A significant number of vulnerabilities that exist in software systems are introduced during the Requirements and Design phases of the Software Development Lifecycle (SDLC) mainly due to incorrect or vague security requirements. In fact, the incorrect or vague security requirements, which are also known as design flaws, manifest themselves as actual vulnerabilities in the source code of the software system, if they are not promptly identified and fixed. Hence, there is a need for methods and tools that will enable the definition of software security requirements in a uniform, clear, and concrete way, in order to avoid mistakes and misinterpretations later on during the SDLC. Although some research endeavors have been dedicated towards this direction, their vast majority focused on introducing theoretical methodologies, reusable templates, and formal languages, which, despite their undeniable contribution to facilitating the correct specification of security requirements, they are difficult to learn and tedious to use, rendering them less adopted in practice. In fact, very limited work has been dedicated in the literature to facilitating the automatic elicitation and formal specification of security requirements, especially from requirement documents expressed in natural language, which is the format in which requirements are usually expressed in practice.
In order to address the aforementioned issues, within the context of the IoTAC project, and as part of our Software Security by Design (SSD) platform we propose a novel Software Security Requirements Specification (SSRS) mechanism, able to automatically identify the main concepts of a given set of security requirements expressed in natural language by applying syntactic and semantic analysis, and subsequently turn them into more well-structured form, i.e., ontology objects. The purpose of the SSRS component is to help software engineers formally specify security requirements in a well-defined and structured way, without having to utilize tedious templates or learn complex formal specification languages. The high-level overview of the SSRS component is illustrated in the following figure.
As can be seen by the figure above, the proposed mechanism receives as input security requirements expressed in natural language (i.e., pure text). Then the textual security requirements are processed, through a process that consists of two main steps, namely the Syntactic Analysis, which identifies the main grammatical terms (e.g., noun, verb, etc.) of the processed requirement along with their grammatical relationships (e.g., subject-verb-object, etc.), and the Semantic Analysis, which identifies the main semantic concepts (e.g., Action, Actor, Object, etc.) of the requirement along with their semantic relations.
The Syntactic Analysis step receives as input the requirement expressed in natural language and applies tokenization in order to split the sentence into word tokens, as well as lemmatization in order to derive the uninflected form of each word token. Subsequently, it applies part-of-speech tagging, in order to identify the grammatical category of each word and dependency parsing to determine the grammatical relations between them. For the above procedure, the Mate Tools were utilized, which are well-known tools for performing syntactic analysis.

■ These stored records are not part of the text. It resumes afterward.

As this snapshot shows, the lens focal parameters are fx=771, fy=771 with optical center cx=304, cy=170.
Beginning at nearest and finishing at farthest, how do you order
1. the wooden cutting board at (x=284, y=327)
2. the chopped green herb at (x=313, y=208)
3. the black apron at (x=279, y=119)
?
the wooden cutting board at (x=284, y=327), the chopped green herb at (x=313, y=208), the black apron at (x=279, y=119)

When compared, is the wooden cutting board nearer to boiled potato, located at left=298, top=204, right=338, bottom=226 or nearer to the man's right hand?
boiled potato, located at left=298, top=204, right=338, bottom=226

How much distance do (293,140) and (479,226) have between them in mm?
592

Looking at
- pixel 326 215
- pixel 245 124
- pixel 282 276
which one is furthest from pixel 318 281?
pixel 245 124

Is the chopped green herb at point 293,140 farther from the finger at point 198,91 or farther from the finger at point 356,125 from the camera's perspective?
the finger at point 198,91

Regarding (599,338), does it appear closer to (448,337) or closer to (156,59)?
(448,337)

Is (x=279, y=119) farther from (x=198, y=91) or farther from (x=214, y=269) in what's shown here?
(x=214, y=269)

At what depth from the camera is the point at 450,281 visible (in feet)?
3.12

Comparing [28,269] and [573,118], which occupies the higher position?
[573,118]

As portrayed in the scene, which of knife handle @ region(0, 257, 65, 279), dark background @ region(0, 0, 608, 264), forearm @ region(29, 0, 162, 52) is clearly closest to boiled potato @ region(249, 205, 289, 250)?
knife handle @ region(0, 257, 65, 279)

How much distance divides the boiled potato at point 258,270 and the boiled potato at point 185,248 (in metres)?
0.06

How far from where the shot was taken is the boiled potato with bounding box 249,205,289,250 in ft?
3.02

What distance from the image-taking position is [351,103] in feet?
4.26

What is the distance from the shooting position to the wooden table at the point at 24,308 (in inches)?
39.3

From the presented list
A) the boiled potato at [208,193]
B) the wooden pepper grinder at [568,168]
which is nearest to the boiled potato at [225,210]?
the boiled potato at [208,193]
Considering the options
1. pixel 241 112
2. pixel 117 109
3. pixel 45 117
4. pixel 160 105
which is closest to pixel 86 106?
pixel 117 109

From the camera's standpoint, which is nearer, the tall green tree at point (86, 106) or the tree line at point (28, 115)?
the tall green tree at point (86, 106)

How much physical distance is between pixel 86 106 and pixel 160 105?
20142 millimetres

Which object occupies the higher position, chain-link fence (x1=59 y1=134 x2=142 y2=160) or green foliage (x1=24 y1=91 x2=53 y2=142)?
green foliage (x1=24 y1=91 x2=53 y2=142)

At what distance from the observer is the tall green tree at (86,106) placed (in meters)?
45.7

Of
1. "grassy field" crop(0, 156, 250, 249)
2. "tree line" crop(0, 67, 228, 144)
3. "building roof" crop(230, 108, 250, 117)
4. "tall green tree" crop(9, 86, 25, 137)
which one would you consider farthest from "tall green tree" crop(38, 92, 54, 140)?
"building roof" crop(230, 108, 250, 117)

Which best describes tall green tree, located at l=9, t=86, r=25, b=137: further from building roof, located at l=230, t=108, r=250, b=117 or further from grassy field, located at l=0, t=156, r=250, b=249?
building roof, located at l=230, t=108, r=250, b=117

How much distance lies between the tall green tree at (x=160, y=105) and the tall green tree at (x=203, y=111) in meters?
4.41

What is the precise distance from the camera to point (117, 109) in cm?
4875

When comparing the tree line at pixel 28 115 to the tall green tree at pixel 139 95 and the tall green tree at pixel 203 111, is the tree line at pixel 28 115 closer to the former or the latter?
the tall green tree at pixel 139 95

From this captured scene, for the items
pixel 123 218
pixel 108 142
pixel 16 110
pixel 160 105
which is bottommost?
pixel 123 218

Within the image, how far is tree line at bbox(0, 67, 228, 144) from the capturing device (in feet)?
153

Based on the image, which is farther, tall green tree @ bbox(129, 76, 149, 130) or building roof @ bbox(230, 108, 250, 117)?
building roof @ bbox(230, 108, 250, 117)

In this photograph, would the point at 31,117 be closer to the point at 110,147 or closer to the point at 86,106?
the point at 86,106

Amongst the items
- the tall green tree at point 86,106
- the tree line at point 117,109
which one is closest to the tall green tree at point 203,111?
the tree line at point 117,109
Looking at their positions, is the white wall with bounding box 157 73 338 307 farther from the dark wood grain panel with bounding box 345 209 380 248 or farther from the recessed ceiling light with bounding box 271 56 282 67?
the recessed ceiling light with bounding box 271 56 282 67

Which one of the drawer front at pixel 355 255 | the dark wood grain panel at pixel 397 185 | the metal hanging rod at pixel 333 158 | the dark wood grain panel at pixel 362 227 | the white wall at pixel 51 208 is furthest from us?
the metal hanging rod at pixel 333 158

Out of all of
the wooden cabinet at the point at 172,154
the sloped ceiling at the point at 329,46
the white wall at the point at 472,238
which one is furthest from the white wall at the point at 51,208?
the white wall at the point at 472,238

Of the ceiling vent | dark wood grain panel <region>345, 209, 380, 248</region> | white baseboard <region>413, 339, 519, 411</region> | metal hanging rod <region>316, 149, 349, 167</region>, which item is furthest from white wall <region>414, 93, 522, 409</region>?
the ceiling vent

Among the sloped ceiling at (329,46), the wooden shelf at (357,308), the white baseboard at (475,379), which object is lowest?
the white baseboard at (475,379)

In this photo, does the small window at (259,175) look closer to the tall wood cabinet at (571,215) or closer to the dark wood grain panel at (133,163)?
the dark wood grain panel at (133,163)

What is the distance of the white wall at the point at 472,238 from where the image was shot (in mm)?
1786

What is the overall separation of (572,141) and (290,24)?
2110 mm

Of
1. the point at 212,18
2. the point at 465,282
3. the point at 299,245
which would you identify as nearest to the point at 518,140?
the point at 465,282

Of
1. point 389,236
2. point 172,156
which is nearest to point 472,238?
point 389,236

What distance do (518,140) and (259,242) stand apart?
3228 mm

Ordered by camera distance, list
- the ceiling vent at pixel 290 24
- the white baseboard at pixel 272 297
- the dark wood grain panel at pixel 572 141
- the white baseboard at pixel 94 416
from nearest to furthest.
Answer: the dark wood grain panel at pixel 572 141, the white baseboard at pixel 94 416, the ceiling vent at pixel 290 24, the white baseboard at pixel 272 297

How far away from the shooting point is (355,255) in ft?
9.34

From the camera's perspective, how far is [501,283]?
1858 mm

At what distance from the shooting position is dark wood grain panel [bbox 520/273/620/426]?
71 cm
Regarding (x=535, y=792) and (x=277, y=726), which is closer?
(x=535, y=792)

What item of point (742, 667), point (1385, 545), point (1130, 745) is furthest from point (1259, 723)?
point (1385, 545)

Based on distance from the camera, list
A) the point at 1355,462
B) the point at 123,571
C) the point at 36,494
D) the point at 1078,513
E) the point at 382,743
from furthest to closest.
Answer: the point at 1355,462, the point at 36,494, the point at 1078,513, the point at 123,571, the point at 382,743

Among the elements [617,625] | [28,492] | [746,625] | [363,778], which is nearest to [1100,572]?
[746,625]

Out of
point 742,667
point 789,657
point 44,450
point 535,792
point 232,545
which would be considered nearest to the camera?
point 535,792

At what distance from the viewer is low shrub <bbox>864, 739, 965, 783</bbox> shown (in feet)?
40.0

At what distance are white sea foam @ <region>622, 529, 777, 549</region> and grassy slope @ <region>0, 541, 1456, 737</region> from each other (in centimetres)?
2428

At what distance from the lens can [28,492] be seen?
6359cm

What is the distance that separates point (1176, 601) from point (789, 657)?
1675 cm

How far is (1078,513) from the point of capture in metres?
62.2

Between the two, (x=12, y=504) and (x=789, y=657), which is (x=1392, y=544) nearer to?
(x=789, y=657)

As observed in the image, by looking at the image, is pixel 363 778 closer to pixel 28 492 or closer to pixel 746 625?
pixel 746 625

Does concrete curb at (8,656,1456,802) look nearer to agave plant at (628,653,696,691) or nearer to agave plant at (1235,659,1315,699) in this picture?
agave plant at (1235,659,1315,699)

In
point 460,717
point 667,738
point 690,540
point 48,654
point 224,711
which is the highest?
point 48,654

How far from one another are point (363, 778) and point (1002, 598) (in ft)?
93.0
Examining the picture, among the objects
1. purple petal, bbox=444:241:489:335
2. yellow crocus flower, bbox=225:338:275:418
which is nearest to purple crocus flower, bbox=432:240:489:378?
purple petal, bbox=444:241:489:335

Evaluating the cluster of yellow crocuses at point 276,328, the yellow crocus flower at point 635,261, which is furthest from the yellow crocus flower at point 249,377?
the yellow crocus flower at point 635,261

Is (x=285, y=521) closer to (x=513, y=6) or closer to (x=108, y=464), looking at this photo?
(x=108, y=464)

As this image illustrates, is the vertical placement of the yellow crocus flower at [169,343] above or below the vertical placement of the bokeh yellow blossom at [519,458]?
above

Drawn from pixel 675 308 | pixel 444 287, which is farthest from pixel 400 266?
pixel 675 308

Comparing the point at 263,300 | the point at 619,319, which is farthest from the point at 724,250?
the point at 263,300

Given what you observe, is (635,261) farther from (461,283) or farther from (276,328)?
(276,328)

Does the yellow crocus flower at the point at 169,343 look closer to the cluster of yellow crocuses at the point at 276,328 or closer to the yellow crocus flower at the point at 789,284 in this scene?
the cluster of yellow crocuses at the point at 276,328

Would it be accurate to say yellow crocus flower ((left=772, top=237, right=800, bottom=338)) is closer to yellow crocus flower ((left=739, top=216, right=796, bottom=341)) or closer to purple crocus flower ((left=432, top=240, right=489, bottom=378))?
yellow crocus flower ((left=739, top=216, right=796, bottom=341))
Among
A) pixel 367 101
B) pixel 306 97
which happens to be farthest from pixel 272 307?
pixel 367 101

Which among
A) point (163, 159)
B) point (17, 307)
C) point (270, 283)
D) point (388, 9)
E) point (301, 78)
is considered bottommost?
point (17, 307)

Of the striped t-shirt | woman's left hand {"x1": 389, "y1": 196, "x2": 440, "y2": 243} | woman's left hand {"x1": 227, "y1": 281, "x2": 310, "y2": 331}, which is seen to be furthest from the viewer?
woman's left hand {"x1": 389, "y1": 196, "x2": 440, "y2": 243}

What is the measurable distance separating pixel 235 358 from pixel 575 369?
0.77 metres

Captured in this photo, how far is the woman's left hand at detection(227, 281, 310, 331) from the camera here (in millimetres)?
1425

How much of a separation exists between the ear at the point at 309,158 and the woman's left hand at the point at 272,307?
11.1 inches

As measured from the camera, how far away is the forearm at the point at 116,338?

In the next step, the results of the Syntactic Analysis step, and particularly the identified grammatical terms and relations, are provided as input to the Semantic Analysis mechanism, in order to be mapped to semantic terms and semantic relationships. Initially, a semantic role labeling process is performed to assign labels to words or phrases that indicate their semantic concept in the sentence, using the semantic role labeler provided by the Mate tools. However, since this semantic role labeler is able to detect only generic thematical concepts and relations (e.g., acceptor, property, etc.), it has been extended in order to also detect the main requirement-specific concepts (i.e., Actor, Action, etc.), based on a set of custom rules. In brief, as can be seen by the figure with the overview of the SSRS component above, initially the Priority and the Action of the requirement are identified. Subsequently, for each Action, the associated Actor and Object are identified. Finally, for each identified Object, several Properties (e.g., requirement prerequisites, etc.) are detected and reported.
All the identified requirement concepts are stored in a dedicated Ontology, the Security Requirements Knowledge Base. The schema of the aforementioned ontology is illustrated in the following Figure.
As can be seen by this figure, the ontology captures the main concepts of a security requirement along with their relationships. The ontology is an important element of the SSD Platform, as it forms the reference point for the verification and validation of user-defined security requirements, as well as of the requirement adherence check mechanism that will be developed. It should be noted that the ontology along with the security requirements that will be collected throughout the project will be made publicly available in order to facilitate future research.